• _EXTRACT_:
******

Case Reference Number IRQ0707667

 

Dear M Boyce

Request for Information
 
Thank you for your message, sent through whatdotheyknow.com, which we
received on 25 October. You have made a request for information held by
the Information Commissioner's Office (ICO).  Your request has been passed
to the Information Access Team to deal with.
 
We have dealt with your request in accordance with your ‘right to know’
under section 1(1) of the Freedom of Information Act 2000 (FOIA).
 
Request
 
In your message you asked:
 
“Please provide a rough average cost of each investigation the ICO
completes. This information is important because if negligent and
non-compliant authorities knew the actual cost of their failure to respond
adequately to FOIA requests they may, just may, think twice before playing
their usual games of obstruction, prevarication and obfuscation.”
 
Our response
 
As you may be aware the ICO is funded by fees collected from data
controllers with our freedom of information expenditure mostly funded by
grant in aid from central government.
 
In the past it has been possible to provide an estimate ‘unit figure’ for
the average cost of handling an FOI complaint. This is because our
operations were structured in such a way that the money used for our
expenditure on FOIA activity derived almost exclusively from the grant in
aid provided for that purpose.
 
Dividing the grant in aid figure by the number of FOI complaints handled
would therefore provide us with a unit figure. This was a crude estimate,
but was information created to help demonstrate how efficiently we were
handling complaints relative to previous years.
 
As an example, page 4 of our budget spending plans for 2012/13-2014/15
provides this information for each of the years between 2005/6 and
2010/11. This document is available on our website at:
https://ico.org.uk/media/2903/ico-budget....

******

• _DATASET_:

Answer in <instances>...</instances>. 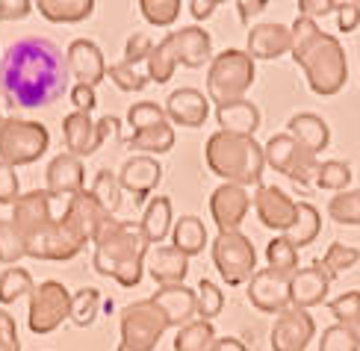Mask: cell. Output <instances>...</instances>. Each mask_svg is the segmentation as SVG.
<instances>
[{
	"label": "cell",
	"instance_id": "cell-1",
	"mask_svg": "<svg viewBox=\"0 0 360 351\" xmlns=\"http://www.w3.org/2000/svg\"><path fill=\"white\" fill-rule=\"evenodd\" d=\"M68 63L51 39L27 36L9 44L0 59V89L12 106L36 110L63 98L68 89Z\"/></svg>",
	"mask_w": 360,
	"mask_h": 351
},
{
	"label": "cell",
	"instance_id": "cell-2",
	"mask_svg": "<svg viewBox=\"0 0 360 351\" xmlns=\"http://www.w3.org/2000/svg\"><path fill=\"white\" fill-rule=\"evenodd\" d=\"M51 198L53 195L48 189H33L27 195H18V201L12 204L15 212L9 222L21 236L27 257L65 263L83 251L89 236L71 212H63L59 219L51 216Z\"/></svg>",
	"mask_w": 360,
	"mask_h": 351
},
{
	"label": "cell",
	"instance_id": "cell-3",
	"mask_svg": "<svg viewBox=\"0 0 360 351\" xmlns=\"http://www.w3.org/2000/svg\"><path fill=\"white\" fill-rule=\"evenodd\" d=\"M292 59L304 71L307 86L322 98H331L349 80V59L337 36L319 30L316 21L298 15L292 21Z\"/></svg>",
	"mask_w": 360,
	"mask_h": 351
},
{
	"label": "cell",
	"instance_id": "cell-4",
	"mask_svg": "<svg viewBox=\"0 0 360 351\" xmlns=\"http://www.w3.org/2000/svg\"><path fill=\"white\" fill-rule=\"evenodd\" d=\"M92 242H95L92 266L98 274L112 278L124 289L139 286L142 272H145V254L151 245L145 242V236L136 224L118 222L110 216Z\"/></svg>",
	"mask_w": 360,
	"mask_h": 351
},
{
	"label": "cell",
	"instance_id": "cell-5",
	"mask_svg": "<svg viewBox=\"0 0 360 351\" xmlns=\"http://www.w3.org/2000/svg\"><path fill=\"white\" fill-rule=\"evenodd\" d=\"M207 169L224 183L233 186H260L263 169H266V154L263 145L254 136H236L216 130L204 145Z\"/></svg>",
	"mask_w": 360,
	"mask_h": 351
},
{
	"label": "cell",
	"instance_id": "cell-6",
	"mask_svg": "<svg viewBox=\"0 0 360 351\" xmlns=\"http://www.w3.org/2000/svg\"><path fill=\"white\" fill-rule=\"evenodd\" d=\"M254 86V59L248 51H224L216 53L207 71V101L216 106L243 101V95Z\"/></svg>",
	"mask_w": 360,
	"mask_h": 351
},
{
	"label": "cell",
	"instance_id": "cell-7",
	"mask_svg": "<svg viewBox=\"0 0 360 351\" xmlns=\"http://www.w3.org/2000/svg\"><path fill=\"white\" fill-rule=\"evenodd\" d=\"M51 145V133L39 121H21V118H4L0 127V162L6 165H30L36 162Z\"/></svg>",
	"mask_w": 360,
	"mask_h": 351
},
{
	"label": "cell",
	"instance_id": "cell-8",
	"mask_svg": "<svg viewBox=\"0 0 360 351\" xmlns=\"http://www.w3.org/2000/svg\"><path fill=\"white\" fill-rule=\"evenodd\" d=\"M166 331H169V319L151 298L127 304L122 313V343H118V351H154Z\"/></svg>",
	"mask_w": 360,
	"mask_h": 351
},
{
	"label": "cell",
	"instance_id": "cell-9",
	"mask_svg": "<svg viewBox=\"0 0 360 351\" xmlns=\"http://www.w3.org/2000/svg\"><path fill=\"white\" fill-rule=\"evenodd\" d=\"M213 263L228 286H243L257 272V251L245 234H219L213 239Z\"/></svg>",
	"mask_w": 360,
	"mask_h": 351
},
{
	"label": "cell",
	"instance_id": "cell-10",
	"mask_svg": "<svg viewBox=\"0 0 360 351\" xmlns=\"http://www.w3.org/2000/svg\"><path fill=\"white\" fill-rule=\"evenodd\" d=\"M263 154H266V165H272L275 172L290 177L298 186H307V183L316 180V169H319L316 154H310L307 148H302L287 133L272 136L263 145Z\"/></svg>",
	"mask_w": 360,
	"mask_h": 351
},
{
	"label": "cell",
	"instance_id": "cell-11",
	"mask_svg": "<svg viewBox=\"0 0 360 351\" xmlns=\"http://www.w3.org/2000/svg\"><path fill=\"white\" fill-rule=\"evenodd\" d=\"M30 331L44 337V333L56 331L71 313V293L59 281H44L33 286L30 293Z\"/></svg>",
	"mask_w": 360,
	"mask_h": 351
},
{
	"label": "cell",
	"instance_id": "cell-12",
	"mask_svg": "<svg viewBox=\"0 0 360 351\" xmlns=\"http://www.w3.org/2000/svg\"><path fill=\"white\" fill-rule=\"evenodd\" d=\"M248 301L260 313H283L290 304V274L275 272V269H257L254 278L248 281Z\"/></svg>",
	"mask_w": 360,
	"mask_h": 351
},
{
	"label": "cell",
	"instance_id": "cell-13",
	"mask_svg": "<svg viewBox=\"0 0 360 351\" xmlns=\"http://www.w3.org/2000/svg\"><path fill=\"white\" fill-rule=\"evenodd\" d=\"M248 210H251V195L243 186H233V183H221L210 195V216H213L219 234H236L243 227Z\"/></svg>",
	"mask_w": 360,
	"mask_h": 351
},
{
	"label": "cell",
	"instance_id": "cell-14",
	"mask_svg": "<svg viewBox=\"0 0 360 351\" xmlns=\"http://www.w3.org/2000/svg\"><path fill=\"white\" fill-rule=\"evenodd\" d=\"M316 337V322L307 310L287 307L272 328V351H304Z\"/></svg>",
	"mask_w": 360,
	"mask_h": 351
},
{
	"label": "cell",
	"instance_id": "cell-15",
	"mask_svg": "<svg viewBox=\"0 0 360 351\" xmlns=\"http://www.w3.org/2000/svg\"><path fill=\"white\" fill-rule=\"evenodd\" d=\"M295 207L298 201L278 189V186H257L254 195V210H257V219L269 231H281V236L290 231V224L295 222Z\"/></svg>",
	"mask_w": 360,
	"mask_h": 351
},
{
	"label": "cell",
	"instance_id": "cell-16",
	"mask_svg": "<svg viewBox=\"0 0 360 351\" xmlns=\"http://www.w3.org/2000/svg\"><path fill=\"white\" fill-rule=\"evenodd\" d=\"M174 59L186 68H201L204 63H213V39L201 27H180L166 36Z\"/></svg>",
	"mask_w": 360,
	"mask_h": 351
},
{
	"label": "cell",
	"instance_id": "cell-17",
	"mask_svg": "<svg viewBox=\"0 0 360 351\" xmlns=\"http://www.w3.org/2000/svg\"><path fill=\"white\" fill-rule=\"evenodd\" d=\"M65 63H68V74L80 86H98L107 77V63H103V53L92 39H74L65 51Z\"/></svg>",
	"mask_w": 360,
	"mask_h": 351
},
{
	"label": "cell",
	"instance_id": "cell-18",
	"mask_svg": "<svg viewBox=\"0 0 360 351\" xmlns=\"http://www.w3.org/2000/svg\"><path fill=\"white\" fill-rule=\"evenodd\" d=\"M328 286H331V274L325 272L322 260L310 263L290 278V304L298 310L316 307V304H322L328 298Z\"/></svg>",
	"mask_w": 360,
	"mask_h": 351
},
{
	"label": "cell",
	"instance_id": "cell-19",
	"mask_svg": "<svg viewBox=\"0 0 360 351\" xmlns=\"http://www.w3.org/2000/svg\"><path fill=\"white\" fill-rule=\"evenodd\" d=\"M160 180H162V165L148 154L130 157L122 165V172H118V183H122V189L133 195V201H145L160 186Z\"/></svg>",
	"mask_w": 360,
	"mask_h": 351
},
{
	"label": "cell",
	"instance_id": "cell-20",
	"mask_svg": "<svg viewBox=\"0 0 360 351\" xmlns=\"http://www.w3.org/2000/svg\"><path fill=\"white\" fill-rule=\"evenodd\" d=\"M151 301L157 307L166 313L169 319V328H184L192 322L195 310H198V295H195V289L184 286V283H174V286H160L157 293L151 295Z\"/></svg>",
	"mask_w": 360,
	"mask_h": 351
},
{
	"label": "cell",
	"instance_id": "cell-21",
	"mask_svg": "<svg viewBox=\"0 0 360 351\" xmlns=\"http://www.w3.org/2000/svg\"><path fill=\"white\" fill-rule=\"evenodd\" d=\"M145 269L160 286H174L186 281L189 257H184L174 245H154L145 254Z\"/></svg>",
	"mask_w": 360,
	"mask_h": 351
},
{
	"label": "cell",
	"instance_id": "cell-22",
	"mask_svg": "<svg viewBox=\"0 0 360 351\" xmlns=\"http://www.w3.org/2000/svg\"><path fill=\"white\" fill-rule=\"evenodd\" d=\"M210 115V101L198 89H174L166 101V118L180 127H201Z\"/></svg>",
	"mask_w": 360,
	"mask_h": 351
},
{
	"label": "cell",
	"instance_id": "cell-23",
	"mask_svg": "<svg viewBox=\"0 0 360 351\" xmlns=\"http://www.w3.org/2000/svg\"><path fill=\"white\" fill-rule=\"evenodd\" d=\"M292 30L283 24H257L248 33V56L251 59H278L290 53Z\"/></svg>",
	"mask_w": 360,
	"mask_h": 351
},
{
	"label": "cell",
	"instance_id": "cell-24",
	"mask_svg": "<svg viewBox=\"0 0 360 351\" xmlns=\"http://www.w3.org/2000/svg\"><path fill=\"white\" fill-rule=\"evenodd\" d=\"M63 136H65V145H68V154L74 157H89L101 148L98 139V127L89 113H68L63 121Z\"/></svg>",
	"mask_w": 360,
	"mask_h": 351
},
{
	"label": "cell",
	"instance_id": "cell-25",
	"mask_svg": "<svg viewBox=\"0 0 360 351\" xmlns=\"http://www.w3.org/2000/svg\"><path fill=\"white\" fill-rule=\"evenodd\" d=\"M48 192L51 195H77L83 189V162L74 154H59L48 165Z\"/></svg>",
	"mask_w": 360,
	"mask_h": 351
},
{
	"label": "cell",
	"instance_id": "cell-26",
	"mask_svg": "<svg viewBox=\"0 0 360 351\" xmlns=\"http://www.w3.org/2000/svg\"><path fill=\"white\" fill-rule=\"evenodd\" d=\"M287 136H292V139L307 148L310 154H319V151L328 148V142H331V130H328L325 118H319L316 113H298L290 118L287 125Z\"/></svg>",
	"mask_w": 360,
	"mask_h": 351
},
{
	"label": "cell",
	"instance_id": "cell-27",
	"mask_svg": "<svg viewBox=\"0 0 360 351\" xmlns=\"http://www.w3.org/2000/svg\"><path fill=\"white\" fill-rule=\"evenodd\" d=\"M216 121L221 125L224 133H236V136H254L260 127V110L251 101H233L216 106Z\"/></svg>",
	"mask_w": 360,
	"mask_h": 351
},
{
	"label": "cell",
	"instance_id": "cell-28",
	"mask_svg": "<svg viewBox=\"0 0 360 351\" xmlns=\"http://www.w3.org/2000/svg\"><path fill=\"white\" fill-rule=\"evenodd\" d=\"M65 212H71V216L80 222V227L86 231L89 242H92V239L98 236V231L103 227V222L110 219V212L103 210V207L98 204V198H95L92 192H86V189H80L77 195H71V198H68Z\"/></svg>",
	"mask_w": 360,
	"mask_h": 351
},
{
	"label": "cell",
	"instance_id": "cell-29",
	"mask_svg": "<svg viewBox=\"0 0 360 351\" xmlns=\"http://www.w3.org/2000/svg\"><path fill=\"white\" fill-rule=\"evenodd\" d=\"M169 227H172V201H169L166 195H157L145 207V216L139 222V231H142L148 245L154 248L157 242H162V239L169 236Z\"/></svg>",
	"mask_w": 360,
	"mask_h": 351
},
{
	"label": "cell",
	"instance_id": "cell-30",
	"mask_svg": "<svg viewBox=\"0 0 360 351\" xmlns=\"http://www.w3.org/2000/svg\"><path fill=\"white\" fill-rule=\"evenodd\" d=\"M319 227H322L319 210L313 207V204H307V201H298V207H295V222L290 224V231L283 234V239H287L290 245L298 251V248L310 245V242H316Z\"/></svg>",
	"mask_w": 360,
	"mask_h": 351
},
{
	"label": "cell",
	"instance_id": "cell-31",
	"mask_svg": "<svg viewBox=\"0 0 360 351\" xmlns=\"http://www.w3.org/2000/svg\"><path fill=\"white\" fill-rule=\"evenodd\" d=\"M33 6L53 24H77L95 12V0H39Z\"/></svg>",
	"mask_w": 360,
	"mask_h": 351
},
{
	"label": "cell",
	"instance_id": "cell-32",
	"mask_svg": "<svg viewBox=\"0 0 360 351\" xmlns=\"http://www.w3.org/2000/svg\"><path fill=\"white\" fill-rule=\"evenodd\" d=\"M172 245L184 254V257H195L201 254L207 245V227L198 216H184L174 224V234H172Z\"/></svg>",
	"mask_w": 360,
	"mask_h": 351
},
{
	"label": "cell",
	"instance_id": "cell-33",
	"mask_svg": "<svg viewBox=\"0 0 360 351\" xmlns=\"http://www.w3.org/2000/svg\"><path fill=\"white\" fill-rule=\"evenodd\" d=\"M130 148L142 151V154H166V151L174 148V127L169 121H162L157 127H148V130H136L130 139Z\"/></svg>",
	"mask_w": 360,
	"mask_h": 351
},
{
	"label": "cell",
	"instance_id": "cell-34",
	"mask_svg": "<svg viewBox=\"0 0 360 351\" xmlns=\"http://www.w3.org/2000/svg\"><path fill=\"white\" fill-rule=\"evenodd\" d=\"M216 343V331L204 319H192L189 325H184L174 337V351H210Z\"/></svg>",
	"mask_w": 360,
	"mask_h": 351
},
{
	"label": "cell",
	"instance_id": "cell-35",
	"mask_svg": "<svg viewBox=\"0 0 360 351\" xmlns=\"http://www.w3.org/2000/svg\"><path fill=\"white\" fill-rule=\"evenodd\" d=\"M92 192L98 198V204L103 207L112 216V212L122 207V183H118V174H112L110 169H101L95 174V183H92Z\"/></svg>",
	"mask_w": 360,
	"mask_h": 351
},
{
	"label": "cell",
	"instance_id": "cell-36",
	"mask_svg": "<svg viewBox=\"0 0 360 351\" xmlns=\"http://www.w3.org/2000/svg\"><path fill=\"white\" fill-rule=\"evenodd\" d=\"M98 307H101V293H98V289H92V286H86V289H80V293L71 295V313H68V319L77 328H89L95 322Z\"/></svg>",
	"mask_w": 360,
	"mask_h": 351
},
{
	"label": "cell",
	"instance_id": "cell-37",
	"mask_svg": "<svg viewBox=\"0 0 360 351\" xmlns=\"http://www.w3.org/2000/svg\"><path fill=\"white\" fill-rule=\"evenodd\" d=\"M328 216L337 224H360V189H346L328 201Z\"/></svg>",
	"mask_w": 360,
	"mask_h": 351
},
{
	"label": "cell",
	"instance_id": "cell-38",
	"mask_svg": "<svg viewBox=\"0 0 360 351\" xmlns=\"http://www.w3.org/2000/svg\"><path fill=\"white\" fill-rule=\"evenodd\" d=\"M316 183L319 189H331V192H346L349 189V183H352V169L346 162H340V160H325L319 162V169H316Z\"/></svg>",
	"mask_w": 360,
	"mask_h": 351
},
{
	"label": "cell",
	"instance_id": "cell-39",
	"mask_svg": "<svg viewBox=\"0 0 360 351\" xmlns=\"http://www.w3.org/2000/svg\"><path fill=\"white\" fill-rule=\"evenodd\" d=\"M27 293H33V278H30L27 269L12 266L0 274V304H12Z\"/></svg>",
	"mask_w": 360,
	"mask_h": 351
},
{
	"label": "cell",
	"instance_id": "cell-40",
	"mask_svg": "<svg viewBox=\"0 0 360 351\" xmlns=\"http://www.w3.org/2000/svg\"><path fill=\"white\" fill-rule=\"evenodd\" d=\"M174 68H177V59H174L172 48L166 44V39L157 42L151 56H148V77H151L154 83H169Z\"/></svg>",
	"mask_w": 360,
	"mask_h": 351
},
{
	"label": "cell",
	"instance_id": "cell-41",
	"mask_svg": "<svg viewBox=\"0 0 360 351\" xmlns=\"http://www.w3.org/2000/svg\"><path fill=\"white\" fill-rule=\"evenodd\" d=\"M266 260H269V269L283 272V274H290V278H292L295 266H298V251H295L283 236H275V239L266 245Z\"/></svg>",
	"mask_w": 360,
	"mask_h": 351
},
{
	"label": "cell",
	"instance_id": "cell-42",
	"mask_svg": "<svg viewBox=\"0 0 360 351\" xmlns=\"http://www.w3.org/2000/svg\"><path fill=\"white\" fill-rule=\"evenodd\" d=\"M357 260H360L357 248L342 245V242H331L328 251H325V257H322V266H325V272L331 274V281H334L337 274H342V272H349L352 266H357Z\"/></svg>",
	"mask_w": 360,
	"mask_h": 351
},
{
	"label": "cell",
	"instance_id": "cell-43",
	"mask_svg": "<svg viewBox=\"0 0 360 351\" xmlns=\"http://www.w3.org/2000/svg\"><path fill=\"white\" fill-rule=\"evenodd\" d=\"M139 9H142L148 24L172 27L180 15V0H139Z\"/></svg>",
	"mask_w": 360,
	"mask_h": 351
},
{
	"label": "cell",
	"instance_id": "cell-44",
	"mask_svg": "<svg viewBox=\"0 0 360 351\" xmlns=\"http://www.w3.org/2000/svg\"><path fill=\"white\" fill-rule=\"evenodd\" d=\"M198 310H195V316L198 319H204V322H210V319H216L219 313H221V307H224V295H221V289L213 283V281H201L198 283Z\"/></svg>",
	"mask_w": 360,
	"mask_h": 351
},
{
	"label": "cell",
	"instance_id": "cell-45",
	"mask_svg": "<svg viewBox=\"0 0 360 351\" xmlns=\"http://www.w3.org/2000/svg\"><path fill=\"white\" fill-rule=\"evenodd\" d=\"M127 121L133 125V133H136V130L157 127V125H162V121H169V118H166V110H162V106H157L151 101H139V103L130 106Z\"/></svg>",
	"mask_w": 360,
	"mask_h": 351
},
{
	"label": "cell",
	"instance_id": "cell-46",
	"mask_svg": "<svg viewBox=\"0 0 360 351\" xmlns=\"http://www.w3.org/2000/svg\"><path fill=\"white\" fill-rule=\"evenodd\" d=\"M21 257H27V248L18 231L12 227L9 219H0V263H18Z\"/></svg>",
	"mask_w": 360,
	"mask_h": 351
},
{
	"label": "cell",
	"instance_id": "cell-47",
	"mask_svg": "<svg viewBox=\"0 0 360 351\" xmlns=\"http://www.w3.org/2000/svg\"><path fill=\"white\" fill-rule=\"evenodd\" d=\"M328 310L337 319V325H352L354 319H360V289H352V293H342L340 298H334L328 304Z\"/></svg>",
	"mask_w": 360,
	"mask_h": 351
},
{
	"label": "cell",
	"instance_id": "cell-48",
	"mask_svg": "<svg viewBox=\"0 0 360 351\" xmlns=\"http://www.w3.org/2000/svg\"><path fill=\"white\" fill-rule=\"evenodd\" d=\"M107 77H112V83L122 89V91H142L148 86V77L133 68V65H124V63H115L107 68Z\"/></svg>",
	"mask_w": 360,
	"mask_h": 351
},
{
	"label": "cell",
	"instance_id": "cell-49",
	"mask_svg": "<svg viewBox=\"0 0 360 351\" xmlns=\"http://www.w3.org/2000/svg\"><path fill=\"white\" fill-rule=\"evenodd\" d=\"M319 351H360V345L352 340V333L342 325H331L322 331Z\"/></svg>",
	"mask_w": 360,
	"mask_h": 351
},
{
	"label": "cell",
	"instance_id": "cell-50",
	"mask_svg": "<svg viewBox=\"0 0 360 351\" xmlns=\"http://www.w3.org/2000/svg\"><path fill=\"white\" fill-rule=\"evenodd\" d=\"M151 51H154V42L151 39H148L145 33H133L127 39V48H124V59H122V63L124 65H136V63H142V59L151 56Z\"/></svg>",
	"mask_w": 360,
	"mask_h": 351
},
{
	"label": "cell",
	"instance_id": "cell-51",
	"mask_svg": "<svg viewBox=\"0 0 360 351\" xmlns=\"http://www.w3.org/2000/svg\"><path fill=\"white\" fill-rule=\"evenodd\" d=\"M0 351H21L18 325H15L12 313L6 310H0Z\"/></svg>",
	"mask_w": 360,
	"mask_h": 351
},
{
	"label": "cell",
	"instance_id": "cell-52",
	"mask_svg": "<svg viewBox=\"0 0 360 351\" xmlns=\"http://www.w3.org/2000/svg\"><path fill=\"white\" fill-rule=\"evenodd\" d=\"M18 201V174L12 165L0 162V204H15Z\"/></svg>",
	"mask_w": 360,
	"mask_h": 351
},
{
	"label": "cell",
	"instance_id": "cell-53",
	"mask_svg": "<svg viewBox=\"0 0 360 351\" xmlns=\"http://www.w3.org/2000/svg\"><path fill=\"white\" fill-rule=\"evenodd\" d=\"M33 12L30 0H0V21H21Z\"/></svg>",
	"mask_w": 360,
	"mask_h": 351
},
{
	"label": "cell",
	"instance_id": "cell-54",
	"mask_svg": "<svg viewBox=\"0 0 360 351\" xmlns=\"http://www.w3.org/2000/svg\"><path fill=\"white\" fill-rule=\"evenodd\" d=\"M337 6L340 4H334V0H302V4H298V15L316 21V15H322V18H325V15H334Z\"/></svg>",
	"mask_w": 360,
	"mask_h": 351
},
{
	"label": "cell",
	"instance_id": "cell-55",
	"mask_svg": "<svg viewBox=\"0 0 360 351\" xmlns=\"http://www.w3.org/2000/svg\"><path fill=\"white\" fill-rule=\"evenodd\" d=\"M71 103L77 106V113H92L95 106H98V95H95V89L92 86H74L71 89Z\"/></svg>",
	"mask_w": 360,
	"mask_h": 351
},
{
	"label": "cell",
	"instance_id": "cell-56",
	"mask_svg": "<svg viewBox=\"0 0 360 351\" xmlns=\"http://www.w3.org/2000/svg\"><path fill=\"white\" fill-rule=\"evenodd\" d=\"M334 15H337V24H340L342 33H352V30H357V24H360V4H340Z\"/></svg>",
	"mask_w": 360,
	"mask_h": 351
},
{
	"label": "cell",
	"instance_id": "cell-57",
	"mask_svg": "<svg viewBox=\"0 0 360 351\" xmlns=\"http://www.w3.org/2000/svg\"><path fill=\"white\" fill-rule=\"evenodd\" d=\"M266 6H269L266 0H239V4H236V9H239V18H243V21L254 18V15H260Z\"/></svg>",
	"mask_w": 360,
	"mask_h": 351
},
{
	"label": "cell",
	"instance_id": "cell-58",
	"mask_svg": "<svg viewBox=\"0 0 360 351\" xmlns=\"http://www.w3.org/2000/svg\"><path fill=\"white\" fill-rule=\"evenodd\" d=\"M216 0H192L189 4V12H192V18H198V21H204V18H210V15L216 12Z\"/></svg>",
	"mask_w": 360,
	"mask_h": 351
},
{
	"label": "cell",
	"instance_id": "cell-59",
	"mask_svg": "<svg viewBox=\"0 0 360 351\" xmlns=\"http://www.w3.org/2000/svg\"><path fill=\"white\" fill-rule=\"evenodd\" d=\"M210 351H248V348H245L243 340H236V337H221V340L213 343Z\"/></svg>",
	"mask_w": 360,
	"mask_h": 351
},
{
	"label": "cell",
	"instance_id": "cell-60",
	"mask_svg": "<svg viewBox=\"0 0 360 351\" xmlns=\"http://www.w3.org/2000/svg\"><path fill=\"white\" fill-rule=\"evenodd\" d=\"M342 328H346V331L352 333V340H354V343L360 345V319H354V322H352V325H342Z\"/></svg>",
	"mask_w": 360,
	"mask_h": 351
},
{
	"label": "cell",
	"instance_id": "cell-61",
	"mask_svg": "<svg viewBox=\"0 0 360 351\" xmlns=\"http://www.w3.org/2000/svg\"><path fill=\"white\" fill-rule=\"evenodd\" d=\"M0 127H4V115H0Z\"/></svg>",
	"mask_w": 360,
	"mask_h": 351
}]
</instances>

******

• _EXERCISE TASKS_:
**A)** Summarize the letter in two sentences.
**B)** Reproduce the letter word for word between "Our response" and "for that purpose.", inclusive.
The listing is separate material and has no connection to the letter.

• _ANSWERS TO THE EXERCISE_:
**A)** The Information Commissioner's Office received a request through whatdotheyknow.com on 25 October asking for a rough average cost of each investigation it completes, and it handled the request under section 1(1) of the Freedom of Information Act 2000. The office explains that its freedom of information spending is mostly funded by grant in aid from central government, and that it once produced a crude "unit figure" for handling an FOI complaint by dividing that grant by the number of complaints handled, with figures for 2005/6 to 2010/11 given on page 4 of its budget spending plans.

**B)**
Our response
 
As you may be aware the ICO is funded by fees collected from data
controllers with our freedom of information expenditure mostly funded by
grant in aid from central government.
 
In the past it has been possible to provide an estimate ‘unit figure’ for
the average cost of handling an FOI complaint. This is because our
operations were structured in such a way that the money used for our
expenditure on FOIA activity derived almost exclusively from the grant in
aid provided for that purpose.